Make Marketing History

The views of a marketing deviant.

Tuesday, October 31, 2006

Make Marketing Sociable.

I just found this old paper by social network anthropologist Danah Boyd. I was particularly drawn to her thoughts on the need to make technology sociable since they echoed my thoughts that our collective goal is to create sociable products and services. The technology sector is just a subset of this so when reading the following extracts, try substituting your own product or service in place of the word technology.

"There are three ways to make technology work in the context of people:

#1: Make a technology, market the hell out of it and demand that it fit into people's lives. When this fails, logroll. In other words, bundle it with something that they need so that they're forced to use it. Personally, I think that this is pretty disgusting, although I recognize that it is the way that the majority of our industry works.

#2: Make a technology, throw it out to the public and see what catches on. Follow the people who use it. Understand them. Understand what they are doing and why and how the technology fits into their lives. Evolve to better meet the needs and desires of the people who love the technology.

#3: Understand a group of people and their needs and then develop a technology that comfortably embeds itself within the practices of those people. Make technology ubiquitous."

From my perspective, I believe a combination of her #2 and #3 is the ideal.
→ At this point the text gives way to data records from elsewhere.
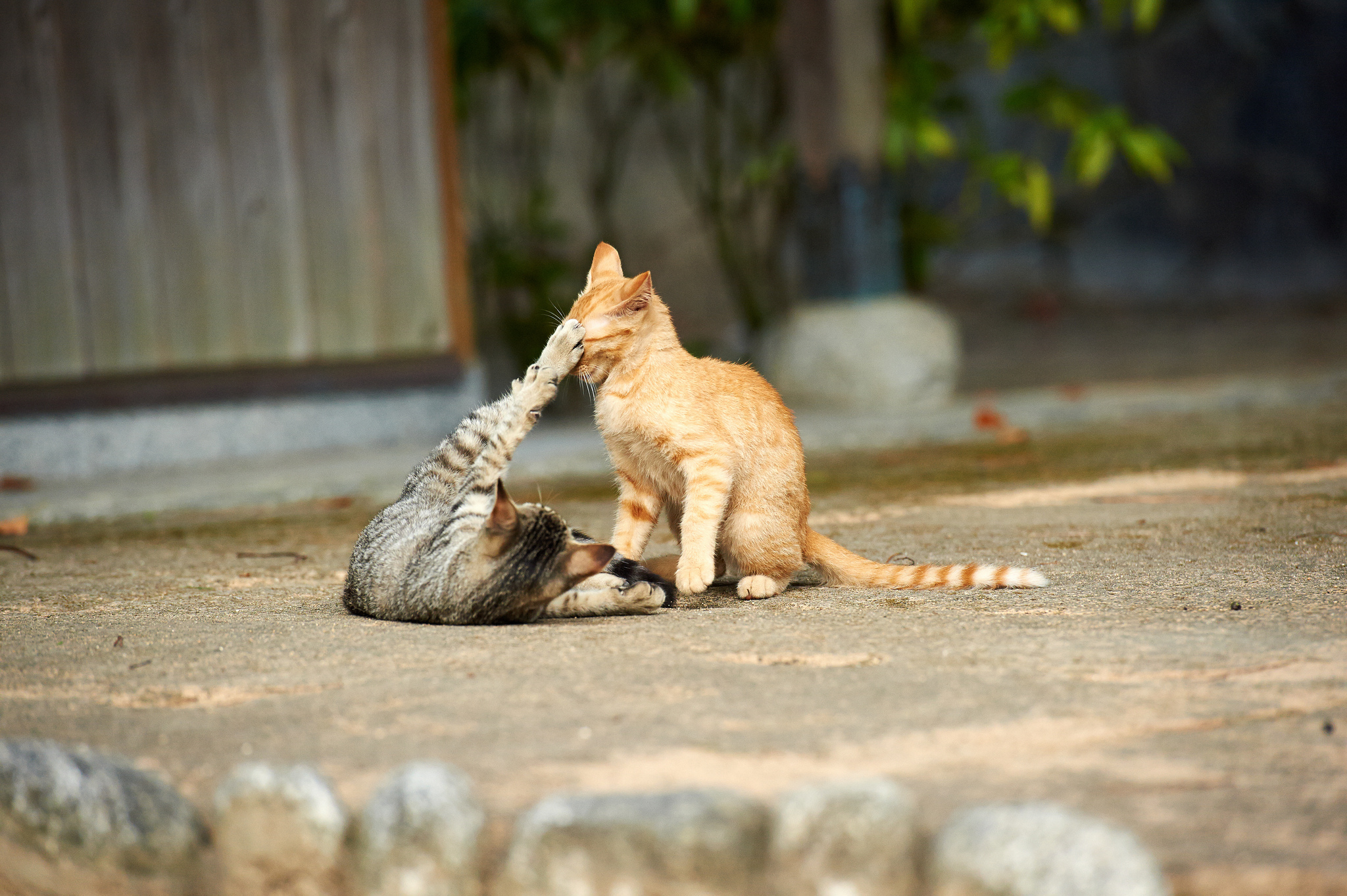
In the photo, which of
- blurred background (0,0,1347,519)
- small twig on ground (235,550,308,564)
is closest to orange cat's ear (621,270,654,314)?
small twig on ground (235,550,308,564)

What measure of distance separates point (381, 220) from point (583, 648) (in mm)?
4023

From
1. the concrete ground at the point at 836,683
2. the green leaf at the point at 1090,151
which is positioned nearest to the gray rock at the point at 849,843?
the concrete ground at the point at 836,683

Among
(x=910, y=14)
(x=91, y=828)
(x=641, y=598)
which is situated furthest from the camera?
(x=910, y=14)

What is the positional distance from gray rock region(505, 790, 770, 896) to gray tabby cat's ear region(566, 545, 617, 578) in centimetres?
105

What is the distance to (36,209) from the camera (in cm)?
545

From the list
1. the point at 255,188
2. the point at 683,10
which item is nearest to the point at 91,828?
the point at 255,188

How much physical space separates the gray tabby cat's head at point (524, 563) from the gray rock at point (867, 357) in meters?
3.74

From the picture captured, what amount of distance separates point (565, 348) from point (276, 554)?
50.5 inches

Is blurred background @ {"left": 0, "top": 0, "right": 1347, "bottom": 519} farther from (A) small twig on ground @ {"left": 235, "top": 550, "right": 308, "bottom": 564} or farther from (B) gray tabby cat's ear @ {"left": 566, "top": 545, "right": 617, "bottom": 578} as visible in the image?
(B) gray tabby cat's ear @ {"left": 566, "top": 545, "right": 617, "bottom": 578}

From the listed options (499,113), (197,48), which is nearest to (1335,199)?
(499,113)

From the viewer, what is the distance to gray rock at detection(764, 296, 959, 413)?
6215 mm

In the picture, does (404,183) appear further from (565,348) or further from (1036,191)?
(565,348)

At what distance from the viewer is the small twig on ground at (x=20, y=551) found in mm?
3609

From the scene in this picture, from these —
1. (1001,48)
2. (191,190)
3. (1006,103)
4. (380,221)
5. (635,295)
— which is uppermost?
(1001,48)
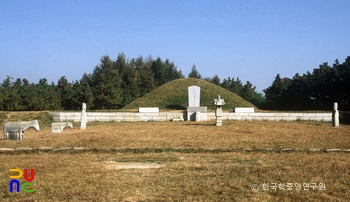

Just throwing stuff at the wall and seeing what sticks pushes #2 a bit too close to the mass marketing of #1 for my liking. Have an affinity with the people you expect to be serving while being prepared to adapt to what reality throws at you - that is the mindset most likely to lead to success.

Danah continues,

"Users may do the darndest things, but they're only peculiar when you try to understand it in your framework. Reframe what they are doing in their framework....The trick then is to design from that perspective, to truly get it, not just be tolerant of it. When we ::groan:: about those darn users, we're missing the point. They're not interacting with technology to prove a point to us. They're interacting with technology because it fits into their framework of the world. Understanding that, really getting that... that is the key."

In other words, you exist to serve the customer.